C’est donc ça, ce qu’on appelle un adolescent. Cette pensée lui traversa l’esprit tandis qu’il percevait le maelström d’émotions ambiantes par ses canaux empathiques. On lui en avait bien parlé avant, lui prédisant qu’il le saurait s’il venait à en croiser, on l’avait averti, on lui avait dit de prendre ses précautions. Enfin, il en voyait un. Il se demanda alors comment faisaient les humains pour supporter un tel tourbillon d’émotions pures, explosives, profondes. Puis il se rappela qu’ils n’étaient pas du tout équipés pour les percevoir. Tout juste pouvaient-ils en deviner l’essence, pour les plus doués, grâce à quelques expressions faciales, postures ou intonations. Rien à voir évidemment avec la force brute que les individus de son espèce recevaient en permanence de tout être vivant. Ça expliquait donc pourquoi les humains les contrôlent si mal. S’ils avaient la moindre idée de l’énergie qu’ils dégagent, des dégâts qu’ils peuvent causer avec ces forces non canalisées, peut être apprendraient-ils.

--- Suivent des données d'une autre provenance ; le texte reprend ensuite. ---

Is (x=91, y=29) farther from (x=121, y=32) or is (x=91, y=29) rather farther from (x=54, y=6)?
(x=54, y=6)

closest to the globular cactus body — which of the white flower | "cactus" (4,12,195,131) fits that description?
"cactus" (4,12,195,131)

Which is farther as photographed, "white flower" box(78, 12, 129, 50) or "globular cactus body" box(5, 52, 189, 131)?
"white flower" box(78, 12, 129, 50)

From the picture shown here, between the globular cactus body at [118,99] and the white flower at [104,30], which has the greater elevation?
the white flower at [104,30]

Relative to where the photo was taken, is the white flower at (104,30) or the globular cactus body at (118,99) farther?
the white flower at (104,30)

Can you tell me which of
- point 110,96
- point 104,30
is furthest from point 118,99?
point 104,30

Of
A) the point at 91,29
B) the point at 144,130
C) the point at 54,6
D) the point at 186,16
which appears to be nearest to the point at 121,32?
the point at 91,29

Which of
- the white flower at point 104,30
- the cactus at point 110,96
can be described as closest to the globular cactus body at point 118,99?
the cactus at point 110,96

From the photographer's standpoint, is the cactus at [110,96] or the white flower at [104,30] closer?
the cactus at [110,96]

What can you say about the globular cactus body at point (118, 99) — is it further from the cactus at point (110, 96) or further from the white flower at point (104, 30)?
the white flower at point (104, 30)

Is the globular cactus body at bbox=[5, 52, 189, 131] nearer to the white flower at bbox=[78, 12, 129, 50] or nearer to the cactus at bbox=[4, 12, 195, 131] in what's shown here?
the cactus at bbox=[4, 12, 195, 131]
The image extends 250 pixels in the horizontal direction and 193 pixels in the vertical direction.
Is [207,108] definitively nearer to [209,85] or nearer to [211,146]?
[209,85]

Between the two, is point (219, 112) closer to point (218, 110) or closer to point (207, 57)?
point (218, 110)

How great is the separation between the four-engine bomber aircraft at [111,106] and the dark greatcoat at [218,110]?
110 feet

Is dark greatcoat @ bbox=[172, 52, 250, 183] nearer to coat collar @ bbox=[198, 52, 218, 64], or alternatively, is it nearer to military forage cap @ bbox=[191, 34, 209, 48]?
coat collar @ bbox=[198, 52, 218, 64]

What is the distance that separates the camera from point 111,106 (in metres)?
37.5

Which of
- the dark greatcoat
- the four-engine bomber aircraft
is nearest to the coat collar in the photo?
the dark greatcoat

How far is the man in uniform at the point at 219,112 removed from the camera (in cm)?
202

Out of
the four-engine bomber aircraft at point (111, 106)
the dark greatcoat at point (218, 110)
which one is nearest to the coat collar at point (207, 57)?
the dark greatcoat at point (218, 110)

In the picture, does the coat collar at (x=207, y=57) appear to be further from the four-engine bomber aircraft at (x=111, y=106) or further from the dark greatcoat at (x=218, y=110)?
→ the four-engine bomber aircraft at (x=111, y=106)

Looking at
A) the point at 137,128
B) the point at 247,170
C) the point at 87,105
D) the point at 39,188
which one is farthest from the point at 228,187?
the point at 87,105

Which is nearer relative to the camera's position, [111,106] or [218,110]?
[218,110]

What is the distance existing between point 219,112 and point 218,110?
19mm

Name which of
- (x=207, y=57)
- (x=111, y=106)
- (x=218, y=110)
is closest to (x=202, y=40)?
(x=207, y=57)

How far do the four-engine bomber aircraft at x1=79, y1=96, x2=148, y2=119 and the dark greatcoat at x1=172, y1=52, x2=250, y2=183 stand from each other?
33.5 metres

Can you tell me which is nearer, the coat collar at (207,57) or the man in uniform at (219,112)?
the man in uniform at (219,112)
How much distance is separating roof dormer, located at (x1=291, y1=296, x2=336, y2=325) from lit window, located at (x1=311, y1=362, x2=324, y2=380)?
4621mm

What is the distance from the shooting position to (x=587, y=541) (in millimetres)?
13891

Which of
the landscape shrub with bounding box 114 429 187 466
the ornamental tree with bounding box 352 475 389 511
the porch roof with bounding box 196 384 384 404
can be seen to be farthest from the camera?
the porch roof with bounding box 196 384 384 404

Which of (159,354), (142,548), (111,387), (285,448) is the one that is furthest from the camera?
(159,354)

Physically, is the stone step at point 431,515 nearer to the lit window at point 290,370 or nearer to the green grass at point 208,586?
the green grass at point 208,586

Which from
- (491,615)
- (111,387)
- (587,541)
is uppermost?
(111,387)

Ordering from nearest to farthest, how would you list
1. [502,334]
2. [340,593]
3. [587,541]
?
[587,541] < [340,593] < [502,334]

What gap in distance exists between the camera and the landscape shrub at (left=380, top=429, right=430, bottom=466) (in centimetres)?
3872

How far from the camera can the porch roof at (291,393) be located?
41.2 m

Le premier éblouissement passé, il reporta son attention sur le spécimen posté devant lui. Essaya de démêler l’écheveau d’émotions devant lequel il était installé. Remarqua sans peine la rage sourde, bruit de fond constant, moteur apparent de tout le système. Une rage de tout, qui avait l’air de stimuler les émotions négatives comme les positives. Intéressant. Il nota ensuite une oscillation assez rapide de joie et de dépression, à tel point qu’il crut au départ que les deux étaient exprimées simultanément. Il affina son observation et vit que l’alternance de ses deux émotions primaires entraînait un emballement de toutes les émotions qui leur sont associées, de près ou de loin (optimisme, confiance, sentiment d’injustice, mépris, admiration, émerveillement, honte, ennui…). Il observa également que certaines sensations de l’individu n’étaient même pas traitées mais renvoyées telles quelles vers le cosmos. Il comprit d’où lui venait l’impression de vertige qu’il avait ressentie sitôt en contact avec cet adolescent. Et se demanda comment celui-ci avait pu survivre à ne serait-ce qu’une journée de cette tempête hormonale.
Il décida que c’en était assez, et s’éloigna en trottinant, notant sur le réverbère l’emplacement approximatif de cet être étrange, pour prévenir la cantonade de ce qui les attendait.